Under proposed deal, Fuchs said he has offered to secure an outside line of credit as additional collateral, a deal with which the state appears comfortable.

Meanwhile, WorldPoint and another state agency would have until May to find investors to create a stake in the company, which would be used to pay off the loan.

The Hawaii Strategic Development Corp. has already talked to investors about forming a general partnership in WorldPoint with the state as a limited partner, said President John Chock. Chock said WorldPoint is a wise investment because it has unique niche in a global market, and it has used the loan well, even if it isn't current on payments.

Fuchs said Chock came to him with the idea of a stake after the WorldPoint went past due.

"We saw it as a positive element to have the state as a shareholder," Fuchs said today from WorldPoint's office in Zurich.

"Of course, we could pay back the loan and be done with it," but that would curtail an opportunity for the state to invest in WorldPoint, as it did with another high-tech company, Digital Island Inc., he said.

Also founded locally in 1995, Digital Island has since moved headquarters to San Francisco and went public last year, giving the state a windfall when it later sold a portion of its equity.

However, because of a lack of precedence for the state to convert WorldPoint's debt into an equity stake, the talks have dragged on, which is why the loan has not been paid, Fuchs said.

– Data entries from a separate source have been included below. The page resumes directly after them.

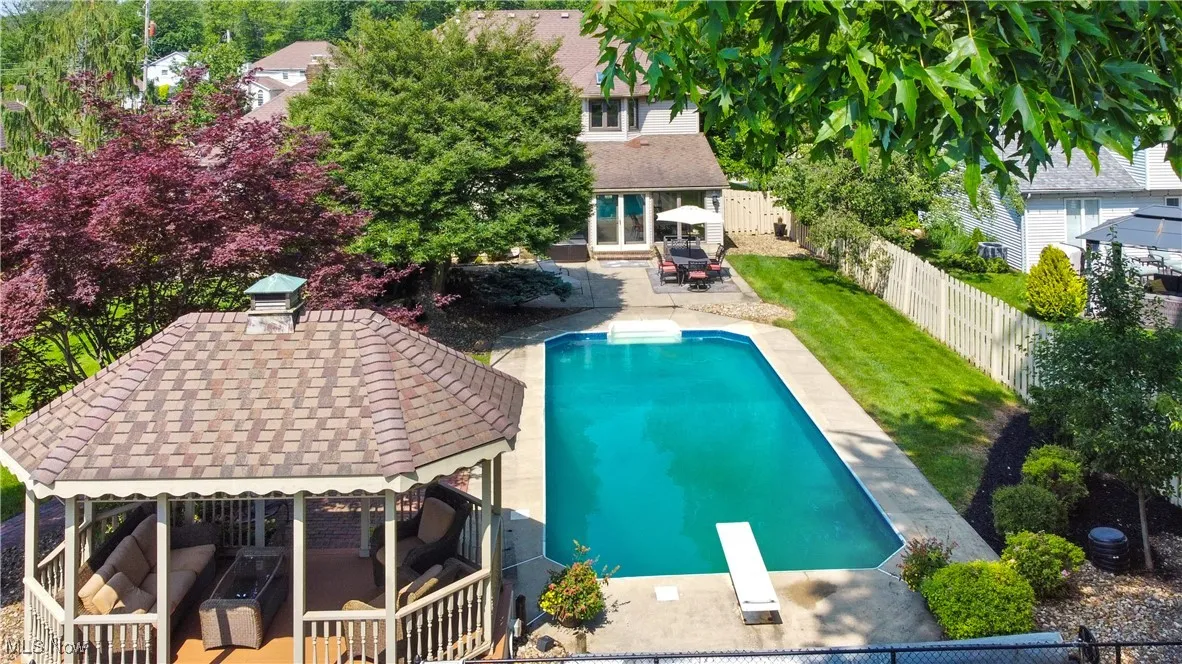 View of swimming pool with a gazebo, a fenced backyard, outdoor lounge area, a patio, and a diving board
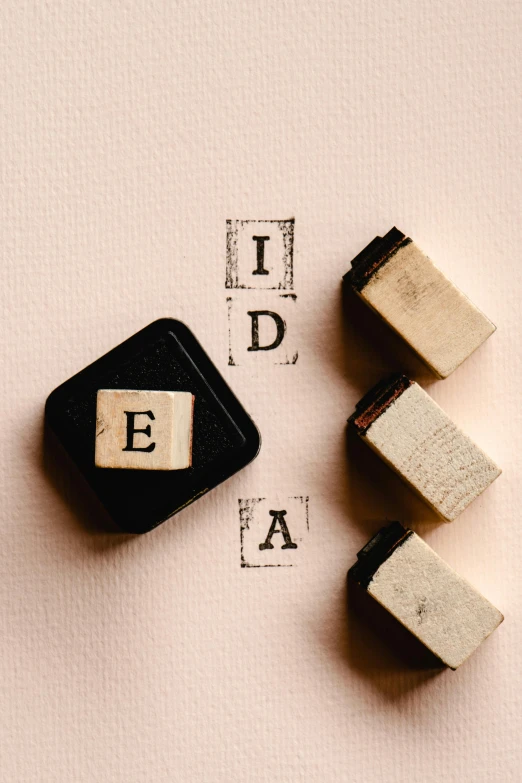 a couple of wooden blocks sitting next to each other, a picture, unsplash, edison bulb, concrete poetry, rubber stamp, thumbnail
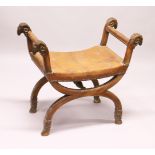 A GOOD 19TH CENTURY WALNUT CROSS FRAMED STOOL, upholstered seat, the arms with rams head terminals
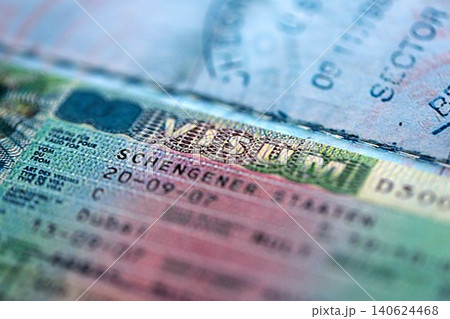 International visa in passport close up view. Schengen visa in passport International visa in passport close up view. Schengen visa in passport 140624468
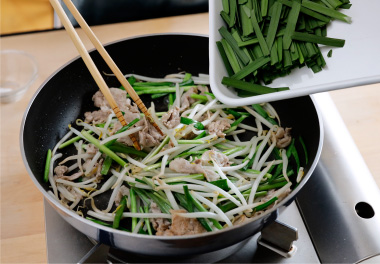 写真：にらの葉を加えてさっと炒め、塩とこしょうで味を調える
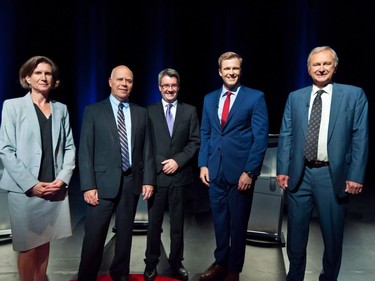 NDP Leader Jennifer McKenzie, left to right, Green Party Leader David Coon, People's Alliance Leader Kris Austin, Liberal Leader Brian Gallant and PC Leader Blain Higgs pose for photos before the start of the New Brunswick leaders debate in Riverview, N.B., Wednesday, Sept. 12, 2018. New Brunswick voters go to the polls today in a provincial election that appears to be a tight race between the incumbent Liberals and the Progressive Conservatives.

Joseph Blanco, technology adviser and executive assistant to Gov. Ben Cayetano, expressed doubts about the WorldPoint loan. "To me, if we give them a loan, they should pay it back," he said. "We did not pay them a grant."

Fuchs noted the state is covered on the loan because the collateral includes the mortgages to those homes of its co-founders.

But Blanco noted the case presents a larger question of whether risky loans to high-tech start-ups is appropriate for taxpayer dollars. "We really need to kind of reassess ourselves and ask, 'Is that a role government should play?' " Blanco said.

The state furnishes the loans under the Hawaii Capital Loan Program, started in the 1960s to fill an investment gap left by Hawaii's banks, which typically ask for more collateral than start-ups have, said Chock, who runs the program. The state still needs the loan program, he said, since sources of start-up capital have not flourished in the state yet.

Meanwhile, Fuchs said he is confident the company can make a deal with the state that would avoid forced collection and allow it to continue expanding.

The company is already looking to open another office in New York to accommodate one of its newest customers, IBM. Also, WorldPoint hasn't shelved plans for an initial public offering either, Fuchs said, though the company would rather focus on finding a partner first.